Records from a set of spatial questions:

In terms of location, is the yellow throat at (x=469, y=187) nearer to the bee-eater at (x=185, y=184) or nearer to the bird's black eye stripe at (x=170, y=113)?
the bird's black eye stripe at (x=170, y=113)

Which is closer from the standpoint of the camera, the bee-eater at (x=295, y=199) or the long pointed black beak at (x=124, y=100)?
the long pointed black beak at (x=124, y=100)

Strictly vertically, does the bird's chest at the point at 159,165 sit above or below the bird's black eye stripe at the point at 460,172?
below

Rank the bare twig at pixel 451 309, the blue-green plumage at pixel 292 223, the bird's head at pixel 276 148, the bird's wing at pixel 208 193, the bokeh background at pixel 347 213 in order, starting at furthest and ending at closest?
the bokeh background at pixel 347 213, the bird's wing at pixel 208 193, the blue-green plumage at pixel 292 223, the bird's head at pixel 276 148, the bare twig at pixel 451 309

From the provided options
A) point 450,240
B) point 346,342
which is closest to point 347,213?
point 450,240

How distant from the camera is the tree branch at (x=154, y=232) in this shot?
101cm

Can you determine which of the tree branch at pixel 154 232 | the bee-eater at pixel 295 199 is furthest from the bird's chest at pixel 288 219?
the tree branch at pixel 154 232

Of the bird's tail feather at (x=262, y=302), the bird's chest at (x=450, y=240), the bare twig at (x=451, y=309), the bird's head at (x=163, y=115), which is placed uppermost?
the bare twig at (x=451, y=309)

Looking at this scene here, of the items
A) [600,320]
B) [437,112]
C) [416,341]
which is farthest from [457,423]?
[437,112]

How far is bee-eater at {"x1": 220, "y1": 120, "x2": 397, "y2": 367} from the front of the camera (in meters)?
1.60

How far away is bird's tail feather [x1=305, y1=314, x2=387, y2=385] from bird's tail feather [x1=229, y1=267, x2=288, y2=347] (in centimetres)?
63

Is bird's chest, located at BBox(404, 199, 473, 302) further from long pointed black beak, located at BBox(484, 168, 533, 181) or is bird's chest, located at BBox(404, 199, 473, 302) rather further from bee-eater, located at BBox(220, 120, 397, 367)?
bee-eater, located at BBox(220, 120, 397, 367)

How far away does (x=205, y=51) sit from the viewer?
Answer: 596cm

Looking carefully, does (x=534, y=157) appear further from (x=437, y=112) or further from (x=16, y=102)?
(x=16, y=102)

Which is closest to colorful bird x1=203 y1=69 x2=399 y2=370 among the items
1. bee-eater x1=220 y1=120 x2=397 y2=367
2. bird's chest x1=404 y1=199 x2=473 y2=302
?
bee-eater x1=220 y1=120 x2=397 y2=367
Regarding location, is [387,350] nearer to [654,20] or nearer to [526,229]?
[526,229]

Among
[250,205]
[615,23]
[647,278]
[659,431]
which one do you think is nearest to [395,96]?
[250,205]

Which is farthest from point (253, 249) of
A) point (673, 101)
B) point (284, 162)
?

Required task
Rewrite the data above, renaming every "bird's chest" to "bird's breast" and keeping all other text unchanged.

Expected output
In terms of location, is the yellow throat at (x=469, y=187) nearer to the bee-eater at (x=185, y=184) or nearer to the bird's black eye stripe at (x=170, y=113)?
the bird's black eye stripe at (x=170, y=113)

Which is closer from the standpoint of the camera, the bee-eater at (x=295, y=199) or the long pointed black beak at (x=124, y=100)?
the long pointed black beak at (x=124, y=100)

Strictly vertically, does the bird's breast at the point at 159,165 sit above or below the bird's black eye stripe at the point at 460,172?
below

Rank the bare twig at pixel 451 309, the blue-green plumage at pixel 292 223, the bird's head at pixel 276 148, the bird's wing at pixel 208 193, the bokeh background at pixel 347 213 in order, starting at furthest and ending at closest?
the bokeh background at pixel 347 213, the bird's wing at pixel 208 193, the blue-green plumage at pixel 292 223, the bird's head at pixel 276 148, the bare twig at pixel 451 309

From the provided options
A) point 450,240
B) point 346,342
which is closest to point 347,213?
point 450,240

How distant from the camera is the tree branch at (x=154, y=232) in this shot?
101cm

Can you determine which of the tree branch at pixel 154 232 | the bee-eater at pixel 295 199 is furthest from the bird's breast at pixel 288 219?
the tree branch at pixel 154 232

Of the bird's tail feather at (x=262, y=302), the bird's breast at (x=450, y=240), the bare twig at (x=451, y=309), the bird's head at (x=163, y=115), which is placed uppermost?
the bare twig at (x=451, y=309)

Looking at this scene here, of the items
A) [600,320]
B) [437,112]
C) [416,341]
which is farthest from [457,423]?
[437,112]

How far is bee-eater at {"x1": 220, "y1": 120, "x2": 397, "y2": 367} from the front of the camera (in meters)?
1.60

How far away is bird's tail feather [x1=305, y1=314, x2=387, y2=385] from bird's tail feather [x1=229, y1=267, x2=288, y2=347] (in centimetres)?
63

Is bird's breast, located at BBox(404, 199, 473, 302) further from long pointed black beak, located at BBox(484, 168, 533, 181) or is bird's breast, located at BBox(404, 199, 473, 302) rather further from bee-eater, located at BBox(220, 120, 397, 367)?
bee-eater, located at BBox(220, 120, 397, 367)

How far away does (x=205, y=51) sit from the viewer?
Answer: 596cm

Looking carefully, does (x=534, y=157) appear further from (x=437, y=112) or further from (x=16, y=102)?
(x=16, y=102)

Which is closest to colorful bird x1=203 y1=69 x2=399 y2=370 among the items
1. bee-eater x1=220 y1=120 x2=397 y2=367
2. bird's breast x1=404 y1=199 x2=473 y2=302
?
bee-eater x1=220 y1=120 x2=397 y2=367
Regarding location, is [387,350] nearer to [654,20] or nearer to [526,229]?
[526,229]

Among
[250,205]
[615,23]
[647,278]
[659,431]
which one do you think is nearest to [395,96]?
[250,205]

Which is farthest from point (253, 249) of
A) point (673, 101)
B) point (284, 162)
?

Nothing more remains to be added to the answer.